Brief
Retype exactly the lines that run from the start of the data to the line holding "common name: blue wildebeest", including both, and only those.

*** Given data Section Begins ***

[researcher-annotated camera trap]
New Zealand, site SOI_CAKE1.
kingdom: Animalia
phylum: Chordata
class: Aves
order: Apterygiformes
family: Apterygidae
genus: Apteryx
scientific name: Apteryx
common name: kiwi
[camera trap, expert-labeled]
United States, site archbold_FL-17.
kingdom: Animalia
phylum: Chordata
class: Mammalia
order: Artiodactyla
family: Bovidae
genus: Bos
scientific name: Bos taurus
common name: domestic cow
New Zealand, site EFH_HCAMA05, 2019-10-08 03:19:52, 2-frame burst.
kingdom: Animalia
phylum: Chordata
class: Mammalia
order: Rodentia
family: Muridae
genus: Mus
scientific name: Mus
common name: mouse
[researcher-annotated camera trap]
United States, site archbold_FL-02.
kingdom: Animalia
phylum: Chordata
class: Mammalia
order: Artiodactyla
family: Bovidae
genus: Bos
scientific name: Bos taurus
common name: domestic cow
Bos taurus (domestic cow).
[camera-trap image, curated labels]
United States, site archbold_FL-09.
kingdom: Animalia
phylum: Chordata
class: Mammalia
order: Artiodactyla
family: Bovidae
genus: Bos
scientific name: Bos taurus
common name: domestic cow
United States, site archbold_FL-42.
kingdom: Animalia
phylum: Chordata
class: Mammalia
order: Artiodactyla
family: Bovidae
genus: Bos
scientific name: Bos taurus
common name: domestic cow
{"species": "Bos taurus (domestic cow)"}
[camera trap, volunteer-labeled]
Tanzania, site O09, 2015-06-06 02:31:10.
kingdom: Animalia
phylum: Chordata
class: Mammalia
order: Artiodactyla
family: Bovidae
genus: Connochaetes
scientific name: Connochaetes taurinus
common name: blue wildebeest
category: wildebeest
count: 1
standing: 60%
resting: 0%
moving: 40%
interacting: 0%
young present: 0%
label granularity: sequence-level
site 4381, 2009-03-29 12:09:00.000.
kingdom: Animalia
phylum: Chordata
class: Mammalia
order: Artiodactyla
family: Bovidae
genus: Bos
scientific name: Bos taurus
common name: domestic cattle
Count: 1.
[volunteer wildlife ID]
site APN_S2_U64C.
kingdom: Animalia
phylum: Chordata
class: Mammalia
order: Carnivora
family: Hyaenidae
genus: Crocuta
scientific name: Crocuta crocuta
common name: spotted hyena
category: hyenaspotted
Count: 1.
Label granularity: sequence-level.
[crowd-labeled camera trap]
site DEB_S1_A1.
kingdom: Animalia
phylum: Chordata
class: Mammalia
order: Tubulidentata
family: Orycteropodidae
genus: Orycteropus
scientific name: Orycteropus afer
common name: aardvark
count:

*** Given data Section Ends ***

Written reply
[researcher-annotated camera trap]
New Zealand, site SOI_CAKE1.
kingdom: Animalia
phylum: Chordata
class: Aves
order: Apterygiformes
family: Apterygidae
genus: Apteryx
scientific name: Apteryx
common name: kiwi
[camera trap, expert-labeled]
United States, site archbold_FL-17.
kingdom: Animalia
phylum: Chordata
class: Mammalia
order: Artiodactyla
family: Bovidae
genus: Bos
scientific name: Bos taurus
common name: domestic cow
New Zealand, site EFH_HCAMA05, 2019-10-08 03:19:52, 2-frame burst.
kingdom: Animalia
phylum: Chordata
class: Mammalia
order: Rodentia
family: Muridae
genus: Mus
scientific name: Mus
common name: mouse
[researcher-annotated camera trap]
United States, site archbold_FL-02.
kingdom: Animalia
phylum: Chordata
class: Mammalia
order: Artiodactyla
family: Bovidae
genus: Bos
scientific name: Bos taurus
common name: domestic cow
Bos taurus (domestic cow).
[camera-trap image, curated labels]
United States, site archbold_FL-09.
kingdom: Animalia
phylum: Chordata
class: Mammalia
order: Artiodactyla
family: Bovidae
genus: Bos
scientific name: Bos taurus
common name: domestic cow
United States, site archbold_FL-42.
kingdom: Animalia
phylum: Chordata
class: Mammalia
order: Artiodactyla
family: Bovidae
genus: Bos
scientific name: Bos taurus
common name: domestic cow
{"species": "Bos taurus (domestic cow)"}
[camera trap, volunteer-labeled]
Tanzania, site O09, 2015-06-06 02:31:10.
kingdom: Animalia
phylum: Chordata
class: Mammalia
order: Artiodactyla
family: Bovidae
genus: Connochaetes
scientific name: Connochaetes taurinus
common name: blue wildebeest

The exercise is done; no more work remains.